> [Texte source]:

****

Clément Pelissier : « J'avais surtout observé le Japon par le prisme des mangas et des jeux vidéo »

Auteur-conférencier, Docteur en littérature spécialisé dans les cultures de l'imaginaire, créateur de l'émission de pop culture "Pop en Stock France" sur Radio Campus Grenoble, Clément Pelissier sera l'invité du Japan Alpes Festival 2022, les 17 et 18 septembre. Discussion autour de l'univers manga et d'un certain Death Note cultissime.


La première fournée de mangas japonais à avoir débarqué en France est arrivée par le biais de Jacques Glénat, fondateur de Glénat Éditions. Grenoble a en quelque sorte été la porte d'entrée des mangas dans le pays. Aujourd'hui, une bande dessinée vendue sur deux est un manga. Des ventes qui ont plus que doublé en France en trois ans. De quel œil voyez-vous ce phénomène en France ?

****

> [Données fournies]:

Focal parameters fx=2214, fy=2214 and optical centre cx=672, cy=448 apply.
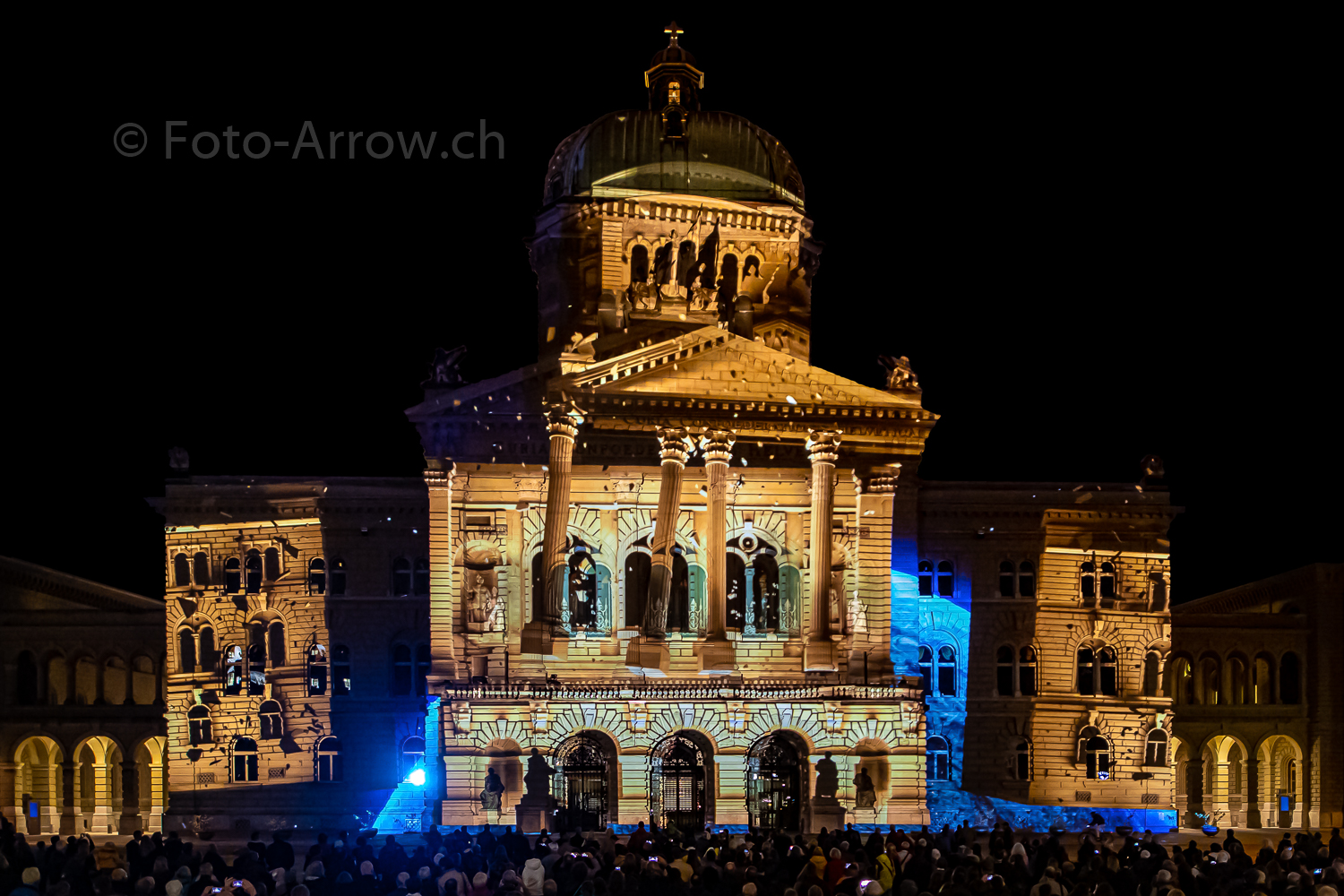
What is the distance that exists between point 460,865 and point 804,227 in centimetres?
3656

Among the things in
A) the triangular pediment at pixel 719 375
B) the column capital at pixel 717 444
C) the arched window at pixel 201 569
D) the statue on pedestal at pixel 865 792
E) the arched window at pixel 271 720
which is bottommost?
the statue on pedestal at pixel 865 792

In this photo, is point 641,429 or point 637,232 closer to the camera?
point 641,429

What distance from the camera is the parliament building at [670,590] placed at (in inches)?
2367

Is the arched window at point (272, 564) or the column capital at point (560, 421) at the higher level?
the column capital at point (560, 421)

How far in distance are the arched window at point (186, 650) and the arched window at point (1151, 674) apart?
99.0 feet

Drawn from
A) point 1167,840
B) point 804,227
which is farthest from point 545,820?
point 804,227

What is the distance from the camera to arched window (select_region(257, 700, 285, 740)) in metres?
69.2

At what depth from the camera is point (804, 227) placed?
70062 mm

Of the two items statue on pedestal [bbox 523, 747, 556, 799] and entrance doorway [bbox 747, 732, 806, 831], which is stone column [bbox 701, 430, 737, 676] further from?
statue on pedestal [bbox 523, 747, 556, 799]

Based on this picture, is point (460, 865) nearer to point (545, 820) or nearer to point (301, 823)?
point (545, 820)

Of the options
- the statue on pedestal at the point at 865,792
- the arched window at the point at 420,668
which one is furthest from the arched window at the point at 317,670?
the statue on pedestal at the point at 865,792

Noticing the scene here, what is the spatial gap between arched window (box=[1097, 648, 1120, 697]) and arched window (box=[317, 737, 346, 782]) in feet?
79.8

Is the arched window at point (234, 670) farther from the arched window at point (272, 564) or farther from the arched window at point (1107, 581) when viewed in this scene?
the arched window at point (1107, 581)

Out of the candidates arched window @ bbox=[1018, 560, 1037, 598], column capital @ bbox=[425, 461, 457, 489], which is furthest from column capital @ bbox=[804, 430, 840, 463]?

****

> [Consigne 1]:
Répondez à ces questions d'après le texte source.
(a) Quelle émission Clément Pelissier a-t-il créée, et sur quelle radio ?
(b) Par qui la première fournée de mangas japonais est-elle arrivée en France ?
(c) Aujourd'hui, quelle part des bandes dessinées vendues sont des mangas ?
> [Consigne 2]: Restituez le passage du texte source compris entre « Auteur-conférencier, Docteur en » et « certain Death Note cultissime. », inclus.

> [Bonne réponse 1]:
(a) « Pop en Stock France », sur Radio Campus Grenoble.
(b) Par Jacques Glénat, fondateur de Glénat Éditions.
(c) Une sur deux.

> [Bonne réponse 2]:
Auteur-conférencier, Docteur en littérature spécialisé dans les cultures de l'imaginaire, créateur de l'émission de pop culture "Pop en Stock France" sur Radio Campus Grenoble, Clément Pelissier sera l'invité du Japan Alpes Festival 2022, les 17 et 18 septembre. Discussion autour de l'univers manga et d'un certain Death Note cultissime.